What is Item Response Theory?
- Item Response Theory (IRT) is a paradigm in psychometrics for estimating human latent ability in tests, widely adopted for educational purposes. A response of a student to a given item in a test depends on both the student ability and item characteristics, like its difficulty. Difficult items are those ones correctly solved by good students, while good students are those ones able to solve difficult items. This "chicken-and-egg" relationship is exploited in IRT to derive mathematical models for human abilities and item difficulties that are consistent to collected responses in tests. IRT can provide for each item an Item Characteristic Curve (ICC), which returns the expected response of an item based on abilities and the item's parameters. ICCs are usually parameterised logistics curves which are fit to the observed responses.
Why IRT in AI?
- IRT is widely adopted to assess human abilities and skills, based on carefully designed exams. Artificial Intelligence (AI) techniques have also "skills" which are evaluated in task-specific experiments using datasets, benchmark problems, test scenarios, and so on. An AI system is usually evaluated by simply averaging the systems' performance on a battery of chosen problems. We could hyphothesize that some AI problems are more difficult and discriminative than others and then, AI systems that perform well in hard problems could receive more attention. Additionally, a performance measure value obtained by the AI system on a problem can be seen as a random variable of the systems' latent skill and problem difficulty. In this sense, AI is a feasible domain, in which IRT can be explored. In IRT for AI evaluation, respondents are AI systems or techniques, while items are problems in the AI domain. ICCs can be estimated from experiments to relate AI latent ability and AI problem difficulty.

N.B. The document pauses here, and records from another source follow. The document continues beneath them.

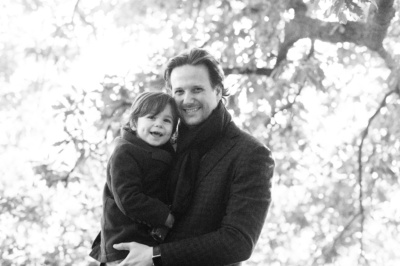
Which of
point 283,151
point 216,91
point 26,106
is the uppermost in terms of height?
point 216,91

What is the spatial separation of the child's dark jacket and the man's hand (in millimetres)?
74

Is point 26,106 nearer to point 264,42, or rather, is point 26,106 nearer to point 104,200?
point 264,42

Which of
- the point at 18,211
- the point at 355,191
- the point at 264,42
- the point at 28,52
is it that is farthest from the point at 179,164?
the point at 355,191

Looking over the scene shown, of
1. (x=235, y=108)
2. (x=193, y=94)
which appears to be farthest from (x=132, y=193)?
(x=235, y=108)

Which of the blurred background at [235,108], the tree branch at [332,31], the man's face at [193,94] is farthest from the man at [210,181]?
the tree branch at [332,31]

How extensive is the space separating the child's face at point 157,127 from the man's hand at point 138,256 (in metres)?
0.38

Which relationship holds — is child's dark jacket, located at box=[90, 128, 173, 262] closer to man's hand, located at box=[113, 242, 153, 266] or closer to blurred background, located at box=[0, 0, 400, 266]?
man's hand, located at box=[113, 242, 153, 266]

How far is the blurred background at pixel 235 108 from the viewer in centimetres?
484

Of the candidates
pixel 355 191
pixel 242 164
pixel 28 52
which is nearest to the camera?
pixel 242 164

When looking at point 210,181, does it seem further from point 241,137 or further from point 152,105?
point 152,105

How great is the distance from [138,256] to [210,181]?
1.10 ft

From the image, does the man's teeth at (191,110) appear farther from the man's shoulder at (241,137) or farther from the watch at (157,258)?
the watch at (157,258)

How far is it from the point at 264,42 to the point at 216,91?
103 inches

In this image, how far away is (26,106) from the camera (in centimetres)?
606
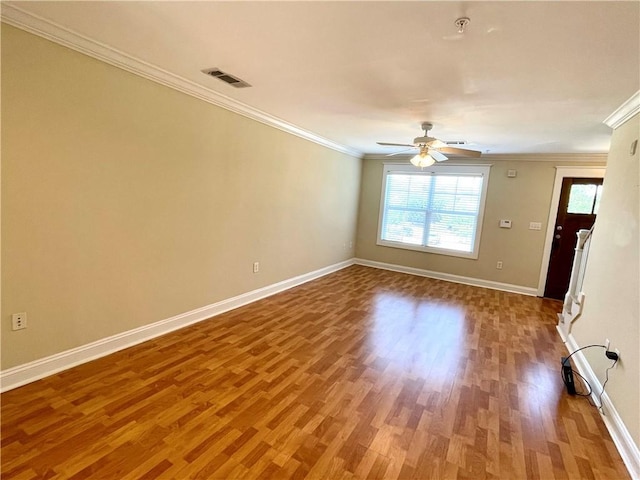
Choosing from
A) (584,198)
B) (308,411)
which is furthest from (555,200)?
(308,411)

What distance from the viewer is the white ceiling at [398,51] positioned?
160 centimetres

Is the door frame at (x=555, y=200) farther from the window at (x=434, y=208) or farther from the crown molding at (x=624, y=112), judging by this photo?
the crown molding at (x=624, y=112)

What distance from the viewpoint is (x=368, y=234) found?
6.91m

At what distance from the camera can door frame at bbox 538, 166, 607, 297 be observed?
4.93 meters

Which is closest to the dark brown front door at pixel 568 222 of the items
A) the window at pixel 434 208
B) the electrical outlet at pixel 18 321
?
the window at pixel 434 208

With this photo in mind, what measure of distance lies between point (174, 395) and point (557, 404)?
280cm

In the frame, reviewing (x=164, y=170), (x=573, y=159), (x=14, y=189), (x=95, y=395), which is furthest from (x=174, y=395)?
(x=573, y=159)

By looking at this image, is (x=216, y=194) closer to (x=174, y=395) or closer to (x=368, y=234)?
(x=174, y=395)

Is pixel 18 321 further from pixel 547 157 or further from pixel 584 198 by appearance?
pixel 584 198

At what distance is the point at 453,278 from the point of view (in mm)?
6117

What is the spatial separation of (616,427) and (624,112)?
2.47 m

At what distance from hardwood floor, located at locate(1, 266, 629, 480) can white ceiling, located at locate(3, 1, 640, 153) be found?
234 centimetres

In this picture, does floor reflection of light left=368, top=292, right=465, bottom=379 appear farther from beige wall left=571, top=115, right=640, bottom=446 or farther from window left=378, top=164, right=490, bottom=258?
window left=378, top=164, right=490, bottom=258

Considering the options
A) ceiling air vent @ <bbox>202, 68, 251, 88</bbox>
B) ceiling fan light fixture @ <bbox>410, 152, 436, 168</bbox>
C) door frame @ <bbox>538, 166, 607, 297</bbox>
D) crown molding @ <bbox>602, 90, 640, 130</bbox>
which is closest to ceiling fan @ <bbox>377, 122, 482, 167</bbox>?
ceiling fan light fixture @ <bbox>410, 152, 436, 168</bbox>
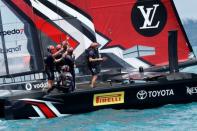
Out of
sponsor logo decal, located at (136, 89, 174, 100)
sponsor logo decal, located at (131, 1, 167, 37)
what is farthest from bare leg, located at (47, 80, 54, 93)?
sponsor logo decal, located at (131, 1, 167, 37)

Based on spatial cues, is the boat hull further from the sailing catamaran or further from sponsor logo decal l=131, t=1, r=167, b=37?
sponsor logo decal l=131, t=1, r=167, b=37

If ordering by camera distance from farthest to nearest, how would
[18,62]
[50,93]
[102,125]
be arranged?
1. [18,62]
2. [50,93]
3. [102,125]

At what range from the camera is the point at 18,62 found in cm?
1670

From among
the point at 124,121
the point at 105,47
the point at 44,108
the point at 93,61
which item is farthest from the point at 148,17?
the point at 124,121

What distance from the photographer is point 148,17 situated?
57.6 ft

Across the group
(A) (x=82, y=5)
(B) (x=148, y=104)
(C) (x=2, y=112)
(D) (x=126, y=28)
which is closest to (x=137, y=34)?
(D) (x=126, y=28)

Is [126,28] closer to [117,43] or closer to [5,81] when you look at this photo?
[117,43]

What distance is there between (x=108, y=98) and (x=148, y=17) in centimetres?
363

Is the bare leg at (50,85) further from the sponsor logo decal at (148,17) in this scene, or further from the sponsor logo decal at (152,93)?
the sponsor logo decal at (148,17)

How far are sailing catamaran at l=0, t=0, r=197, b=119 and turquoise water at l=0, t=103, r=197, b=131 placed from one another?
325mm

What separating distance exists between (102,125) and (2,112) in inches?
133

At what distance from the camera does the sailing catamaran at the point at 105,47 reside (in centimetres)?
1498

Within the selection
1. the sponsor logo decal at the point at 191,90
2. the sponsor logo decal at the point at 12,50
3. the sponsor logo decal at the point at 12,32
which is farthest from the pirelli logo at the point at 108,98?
the sponsor logo decal at the point at 12,32

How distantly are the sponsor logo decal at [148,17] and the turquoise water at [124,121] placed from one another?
316 cm
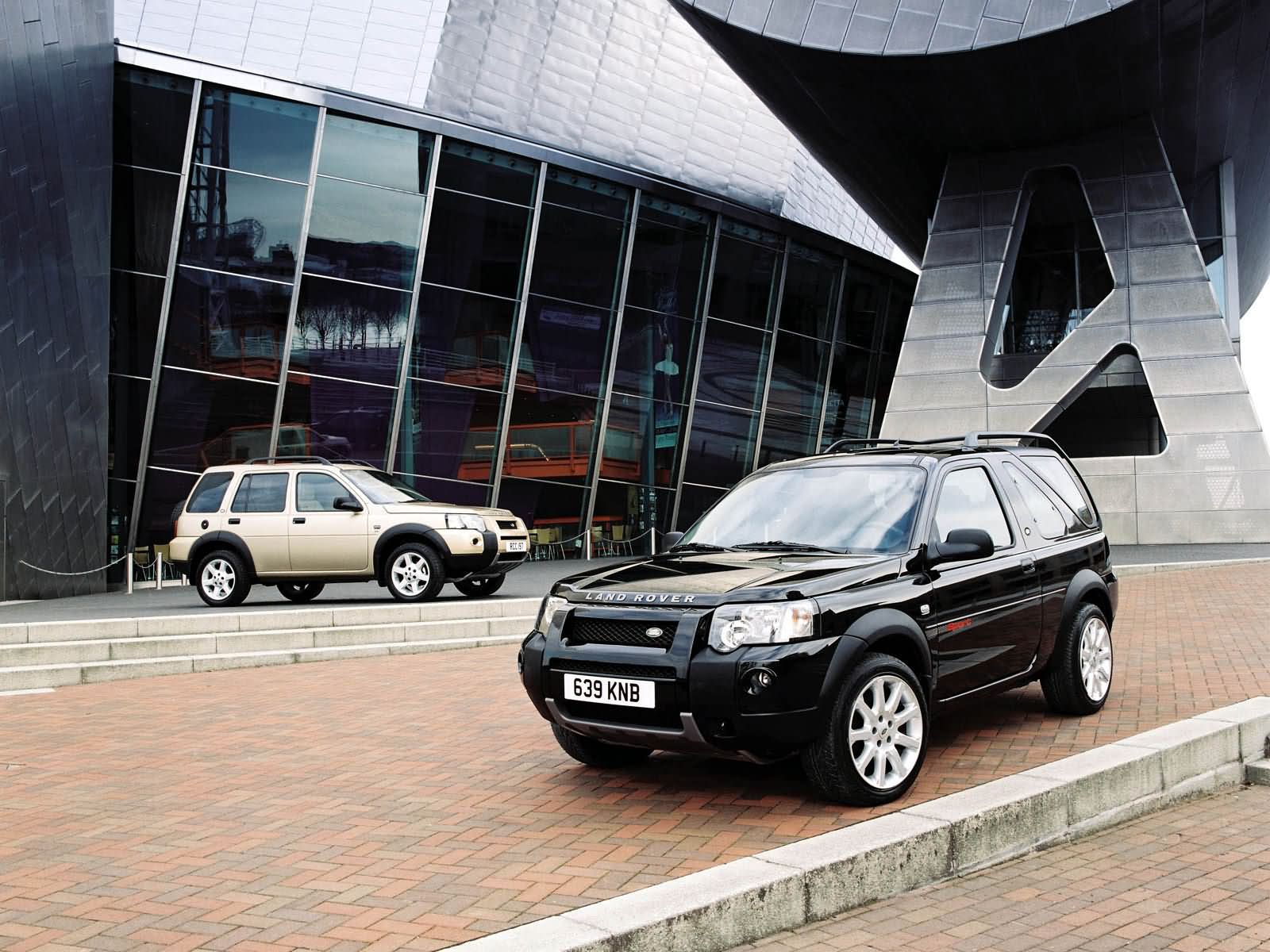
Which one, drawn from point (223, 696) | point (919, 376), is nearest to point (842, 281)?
point (919, 376)

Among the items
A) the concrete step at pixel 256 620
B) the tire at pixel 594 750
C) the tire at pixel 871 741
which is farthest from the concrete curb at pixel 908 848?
the concrete step at pixel 256 620

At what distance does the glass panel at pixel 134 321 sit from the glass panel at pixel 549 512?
734 cm

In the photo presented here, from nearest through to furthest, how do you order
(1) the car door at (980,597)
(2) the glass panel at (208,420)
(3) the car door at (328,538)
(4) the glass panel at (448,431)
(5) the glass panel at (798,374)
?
1. (1) the car door at (980,597)
2. (3) the car door at (328,538)
3. (2) the glass panel at (208,420)
4. (4) the glass panel at (448,431)
5. (5) the glass panel at (798,374)

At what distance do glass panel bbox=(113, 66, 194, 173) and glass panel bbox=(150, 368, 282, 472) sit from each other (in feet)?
12.7

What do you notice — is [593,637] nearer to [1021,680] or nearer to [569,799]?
[569,799]

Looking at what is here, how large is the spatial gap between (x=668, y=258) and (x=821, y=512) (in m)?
20.5

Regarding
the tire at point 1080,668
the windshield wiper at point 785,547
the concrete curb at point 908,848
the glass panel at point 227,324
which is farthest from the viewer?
the glass panel at point 227,324

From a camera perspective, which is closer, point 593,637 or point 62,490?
point 593,637

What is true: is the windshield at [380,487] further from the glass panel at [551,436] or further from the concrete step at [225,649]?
the glass panel at [551,436]

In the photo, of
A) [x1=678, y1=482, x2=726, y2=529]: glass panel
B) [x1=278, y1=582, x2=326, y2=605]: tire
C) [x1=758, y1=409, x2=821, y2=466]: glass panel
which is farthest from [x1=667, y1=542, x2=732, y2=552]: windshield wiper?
[x1=758, y1=409, x2=821, y2=466]: glass panel

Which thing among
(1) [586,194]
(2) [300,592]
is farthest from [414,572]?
(1) [586,194]

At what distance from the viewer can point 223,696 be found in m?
9.47

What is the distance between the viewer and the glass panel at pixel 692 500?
2695 cm

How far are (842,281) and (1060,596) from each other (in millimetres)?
24473
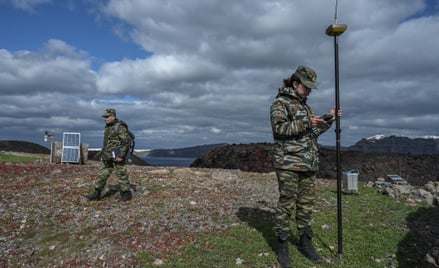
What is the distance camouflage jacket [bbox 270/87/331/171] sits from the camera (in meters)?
6.07

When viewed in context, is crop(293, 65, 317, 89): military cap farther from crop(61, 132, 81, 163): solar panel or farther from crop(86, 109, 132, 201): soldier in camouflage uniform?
crop(61, 132, 81, 163): solar panel

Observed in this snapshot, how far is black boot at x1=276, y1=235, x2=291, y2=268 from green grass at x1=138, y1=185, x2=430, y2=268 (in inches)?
8.3

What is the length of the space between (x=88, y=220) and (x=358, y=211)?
8.46 m

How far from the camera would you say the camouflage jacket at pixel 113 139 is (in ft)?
37.2

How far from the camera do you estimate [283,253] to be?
6.41 metres

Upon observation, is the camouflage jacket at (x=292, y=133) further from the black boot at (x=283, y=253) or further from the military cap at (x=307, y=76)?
the black boot at (x=283, y=253)

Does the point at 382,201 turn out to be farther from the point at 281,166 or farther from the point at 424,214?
the point at 281,166

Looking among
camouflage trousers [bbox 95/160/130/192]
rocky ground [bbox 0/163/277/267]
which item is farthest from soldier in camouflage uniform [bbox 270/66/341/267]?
camouflage trousers [bbox 95/160/130/192]

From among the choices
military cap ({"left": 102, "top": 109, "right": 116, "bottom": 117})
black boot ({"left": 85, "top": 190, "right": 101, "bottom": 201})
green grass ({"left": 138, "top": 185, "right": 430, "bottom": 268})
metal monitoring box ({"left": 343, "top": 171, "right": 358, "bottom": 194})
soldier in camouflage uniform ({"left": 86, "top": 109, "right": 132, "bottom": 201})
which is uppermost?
military cap ({"left": 102, "top": 109, "right": 116, "bottom": 117})

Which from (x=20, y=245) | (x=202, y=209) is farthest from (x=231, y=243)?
(x=20, y=245)

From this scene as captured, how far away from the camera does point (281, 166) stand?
625cm

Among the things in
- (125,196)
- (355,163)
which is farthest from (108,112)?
(355,163)

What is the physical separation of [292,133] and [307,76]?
3.84 ft

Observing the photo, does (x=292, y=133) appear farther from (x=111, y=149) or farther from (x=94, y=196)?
(x=94, y=196)
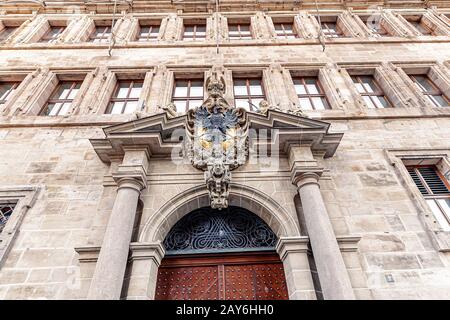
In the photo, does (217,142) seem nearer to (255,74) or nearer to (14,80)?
(255,74)

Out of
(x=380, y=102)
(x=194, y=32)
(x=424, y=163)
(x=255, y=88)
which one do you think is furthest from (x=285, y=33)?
(x=424, y=163)

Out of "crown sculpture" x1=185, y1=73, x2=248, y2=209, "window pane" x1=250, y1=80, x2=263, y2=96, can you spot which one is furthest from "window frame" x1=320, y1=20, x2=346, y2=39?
"crown sculpture" x1=185, y1=73, x2=248, y2=209

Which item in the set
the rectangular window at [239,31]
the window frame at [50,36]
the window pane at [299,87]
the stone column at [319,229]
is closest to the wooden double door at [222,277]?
the stone column at [319,229]

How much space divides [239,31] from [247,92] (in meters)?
4.05

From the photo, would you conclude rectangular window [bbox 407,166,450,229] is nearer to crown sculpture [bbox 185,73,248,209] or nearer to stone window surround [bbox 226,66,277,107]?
crown sculpture [bbox 185,73,248,209]

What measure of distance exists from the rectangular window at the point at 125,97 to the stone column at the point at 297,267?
5.75 m

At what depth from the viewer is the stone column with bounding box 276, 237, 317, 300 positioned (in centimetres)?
457

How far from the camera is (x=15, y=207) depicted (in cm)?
586

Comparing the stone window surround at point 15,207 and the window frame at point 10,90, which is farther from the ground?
the window frame at point 10,90

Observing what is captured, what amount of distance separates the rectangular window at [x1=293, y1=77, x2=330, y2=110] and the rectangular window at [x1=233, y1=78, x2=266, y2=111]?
3.88 ft

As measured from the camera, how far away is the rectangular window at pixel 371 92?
8453 millimetres

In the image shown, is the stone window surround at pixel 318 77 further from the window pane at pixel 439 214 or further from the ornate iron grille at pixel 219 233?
the ornate iron grille at pixel 219 233
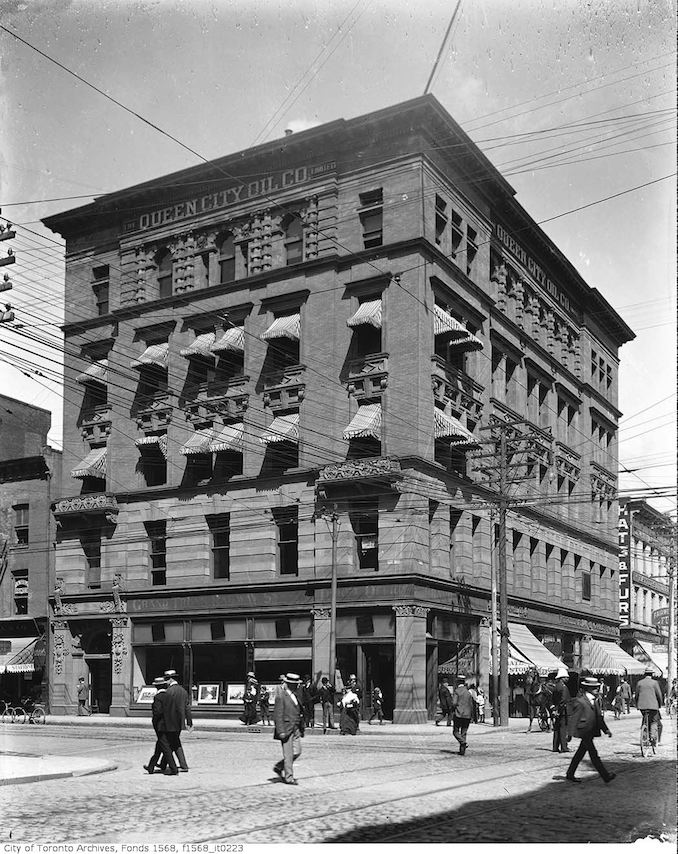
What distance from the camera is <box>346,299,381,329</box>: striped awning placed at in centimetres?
3916

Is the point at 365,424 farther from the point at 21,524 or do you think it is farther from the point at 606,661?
the point at 606,661

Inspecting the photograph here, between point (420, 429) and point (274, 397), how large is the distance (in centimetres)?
677

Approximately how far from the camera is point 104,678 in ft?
152

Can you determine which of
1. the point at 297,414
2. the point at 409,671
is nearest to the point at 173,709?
the point at 409,671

Where has IRT been applied in AI?
- Machine Learning
- F Martínez-Plumed, RBC Prudêncio, A Martínez-Usó, J Hernández-Orallo. Item response theory in AI: Analysing machine learning classifiers at the instance level. Artificial Intelligence, 2019.
- Y Chen, RBC Prudêncio, T Diethe, P Flach. IRT: A New Item Response Model and its Applications. AISTATS 2019.
- F Martínez-Plumed, RBC Prudêncio, A Martínez-Usó, J Hernández-Orallo. Making sense of item response theory in machine learning. ECAI 2016.
- NLP
- JP Lalor, H Wu, H Yu. Building an evaluation scale using item response theory. Empirical Methods in NLP 2016.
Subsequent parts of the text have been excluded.